The event used to create a new session. After the WebSocket connection is established and the tts.connection.done Server Event is received, the client should send this event to initiate audio generation.

  • type string required
    Must be set to tts.create.
  • data object required
    Event payload.
    • session_id string required
      The session ID used to identify which conversation the request belongs to. Returned by the tts.connection.done Server Event.
    • voice_id string required
      The ID of the voice to use. Refer to the System Voice ID List for supported voices and samples.
    • response_format string optional
      The audio format. Supported values are: wav, mp3, flac, opus, pcm. Defaults to mp3.
    • sample_rate int optional
      The sampling rate of the output audio. Supported values: 8000, 16000, 22050. Default: 22050.
    • pronunciation_map object array optional
      Defines a pronunciation rule to annotate or override the reading of specific characters or symbols.
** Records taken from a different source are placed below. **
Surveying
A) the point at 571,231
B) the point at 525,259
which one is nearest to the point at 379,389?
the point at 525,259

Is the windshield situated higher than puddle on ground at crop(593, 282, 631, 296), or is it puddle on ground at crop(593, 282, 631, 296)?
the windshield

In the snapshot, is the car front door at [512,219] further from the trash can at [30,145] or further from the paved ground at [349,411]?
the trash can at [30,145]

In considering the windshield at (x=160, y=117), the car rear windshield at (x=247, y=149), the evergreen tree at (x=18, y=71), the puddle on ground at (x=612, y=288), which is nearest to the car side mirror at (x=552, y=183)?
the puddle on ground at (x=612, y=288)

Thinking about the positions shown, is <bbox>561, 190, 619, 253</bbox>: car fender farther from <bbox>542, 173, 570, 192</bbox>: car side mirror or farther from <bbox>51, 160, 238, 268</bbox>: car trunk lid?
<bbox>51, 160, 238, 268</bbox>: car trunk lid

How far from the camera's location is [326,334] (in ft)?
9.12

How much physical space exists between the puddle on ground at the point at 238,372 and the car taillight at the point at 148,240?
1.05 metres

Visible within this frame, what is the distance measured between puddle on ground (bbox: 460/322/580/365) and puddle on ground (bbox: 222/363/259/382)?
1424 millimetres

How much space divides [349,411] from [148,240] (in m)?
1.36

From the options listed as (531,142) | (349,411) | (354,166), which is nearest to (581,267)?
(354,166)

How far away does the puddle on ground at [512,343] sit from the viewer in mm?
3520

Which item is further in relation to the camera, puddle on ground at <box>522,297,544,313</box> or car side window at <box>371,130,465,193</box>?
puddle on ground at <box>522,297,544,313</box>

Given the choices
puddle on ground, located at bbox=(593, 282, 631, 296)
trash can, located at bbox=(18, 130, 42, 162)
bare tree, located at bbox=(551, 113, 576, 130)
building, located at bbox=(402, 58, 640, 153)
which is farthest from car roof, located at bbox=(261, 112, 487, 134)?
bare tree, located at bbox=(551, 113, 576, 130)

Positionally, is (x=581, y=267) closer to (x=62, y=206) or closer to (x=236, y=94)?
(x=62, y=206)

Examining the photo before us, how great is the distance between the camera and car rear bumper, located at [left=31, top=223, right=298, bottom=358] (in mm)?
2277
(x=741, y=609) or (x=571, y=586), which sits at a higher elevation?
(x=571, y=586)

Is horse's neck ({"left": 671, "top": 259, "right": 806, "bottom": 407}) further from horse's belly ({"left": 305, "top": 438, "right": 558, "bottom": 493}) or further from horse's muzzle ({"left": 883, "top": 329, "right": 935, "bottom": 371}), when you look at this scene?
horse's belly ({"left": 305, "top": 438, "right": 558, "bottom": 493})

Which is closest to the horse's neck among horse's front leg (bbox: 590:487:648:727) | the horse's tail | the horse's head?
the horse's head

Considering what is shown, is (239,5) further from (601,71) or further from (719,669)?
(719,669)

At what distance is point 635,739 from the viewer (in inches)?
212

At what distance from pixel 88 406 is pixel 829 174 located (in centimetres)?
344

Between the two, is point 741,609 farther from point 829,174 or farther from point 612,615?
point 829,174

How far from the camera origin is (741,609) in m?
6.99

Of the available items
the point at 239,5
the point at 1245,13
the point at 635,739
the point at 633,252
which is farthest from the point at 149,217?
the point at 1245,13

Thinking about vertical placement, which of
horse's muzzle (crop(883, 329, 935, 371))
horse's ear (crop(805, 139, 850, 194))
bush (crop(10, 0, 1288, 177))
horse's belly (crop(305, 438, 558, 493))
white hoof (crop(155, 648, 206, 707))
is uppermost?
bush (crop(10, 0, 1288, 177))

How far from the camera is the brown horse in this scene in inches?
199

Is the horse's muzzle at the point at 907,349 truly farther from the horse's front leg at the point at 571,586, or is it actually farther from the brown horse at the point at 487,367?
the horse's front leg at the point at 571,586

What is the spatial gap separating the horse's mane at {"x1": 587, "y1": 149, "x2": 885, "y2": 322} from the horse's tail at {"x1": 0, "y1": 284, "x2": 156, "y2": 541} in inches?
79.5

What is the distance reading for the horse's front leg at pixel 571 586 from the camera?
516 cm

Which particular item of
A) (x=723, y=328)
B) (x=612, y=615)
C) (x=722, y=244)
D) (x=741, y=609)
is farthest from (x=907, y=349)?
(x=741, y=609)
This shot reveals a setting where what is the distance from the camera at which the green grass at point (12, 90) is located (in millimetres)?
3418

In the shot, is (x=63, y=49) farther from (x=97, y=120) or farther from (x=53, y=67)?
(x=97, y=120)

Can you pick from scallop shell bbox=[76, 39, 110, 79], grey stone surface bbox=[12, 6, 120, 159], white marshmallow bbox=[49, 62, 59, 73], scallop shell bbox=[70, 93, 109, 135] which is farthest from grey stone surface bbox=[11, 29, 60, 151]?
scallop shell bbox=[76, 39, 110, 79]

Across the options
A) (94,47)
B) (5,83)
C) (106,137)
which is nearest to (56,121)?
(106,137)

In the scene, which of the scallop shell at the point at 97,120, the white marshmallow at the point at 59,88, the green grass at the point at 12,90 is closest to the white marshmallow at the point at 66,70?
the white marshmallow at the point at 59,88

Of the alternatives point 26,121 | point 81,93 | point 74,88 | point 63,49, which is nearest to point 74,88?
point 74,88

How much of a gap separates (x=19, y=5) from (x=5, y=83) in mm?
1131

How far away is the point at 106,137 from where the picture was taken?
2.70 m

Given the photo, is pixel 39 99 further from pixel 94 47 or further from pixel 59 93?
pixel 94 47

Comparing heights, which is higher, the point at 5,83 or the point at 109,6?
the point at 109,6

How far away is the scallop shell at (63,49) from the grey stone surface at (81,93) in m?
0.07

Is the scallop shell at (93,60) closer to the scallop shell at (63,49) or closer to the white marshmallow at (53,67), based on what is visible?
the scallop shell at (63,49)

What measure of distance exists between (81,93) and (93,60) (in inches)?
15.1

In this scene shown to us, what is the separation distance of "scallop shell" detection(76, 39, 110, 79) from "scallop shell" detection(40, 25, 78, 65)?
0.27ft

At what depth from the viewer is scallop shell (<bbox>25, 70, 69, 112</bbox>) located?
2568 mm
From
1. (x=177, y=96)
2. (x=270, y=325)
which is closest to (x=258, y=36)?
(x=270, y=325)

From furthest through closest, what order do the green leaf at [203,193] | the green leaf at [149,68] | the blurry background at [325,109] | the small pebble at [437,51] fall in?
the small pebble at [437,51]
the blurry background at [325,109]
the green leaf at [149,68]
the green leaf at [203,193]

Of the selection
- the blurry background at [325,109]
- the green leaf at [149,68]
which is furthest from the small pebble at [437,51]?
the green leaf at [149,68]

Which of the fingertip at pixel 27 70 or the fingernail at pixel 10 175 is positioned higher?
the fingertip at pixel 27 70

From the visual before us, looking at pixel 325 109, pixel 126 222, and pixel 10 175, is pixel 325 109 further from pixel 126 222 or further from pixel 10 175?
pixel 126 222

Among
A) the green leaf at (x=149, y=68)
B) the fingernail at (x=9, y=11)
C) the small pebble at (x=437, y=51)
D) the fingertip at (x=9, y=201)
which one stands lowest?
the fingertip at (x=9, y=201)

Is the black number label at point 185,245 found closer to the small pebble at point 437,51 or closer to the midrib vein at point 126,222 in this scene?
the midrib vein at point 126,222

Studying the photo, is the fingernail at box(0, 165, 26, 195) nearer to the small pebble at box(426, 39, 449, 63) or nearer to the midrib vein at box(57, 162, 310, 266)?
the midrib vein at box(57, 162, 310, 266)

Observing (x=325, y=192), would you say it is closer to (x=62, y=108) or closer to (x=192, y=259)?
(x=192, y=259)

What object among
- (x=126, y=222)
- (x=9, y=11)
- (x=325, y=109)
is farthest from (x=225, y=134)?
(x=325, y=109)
In Chinese text, tones are represented by numbers: 1 for the first tone, 2 for the second tone, 3 for the third tone, 4 for the fourth tone, and 5 for the neutral tone.
      • tone string required
        Specific pronunciation mapping rules, separated by /. Example: ["omg/oh my god"].
    • speed_ratio float optional
      The speaking rate. Valid range: 0.5 to 2.0. Default: 1.0.
    • volume_ratio float optional
      The volume level. Valid range: 0.1 to 2.0. Default: 1.0.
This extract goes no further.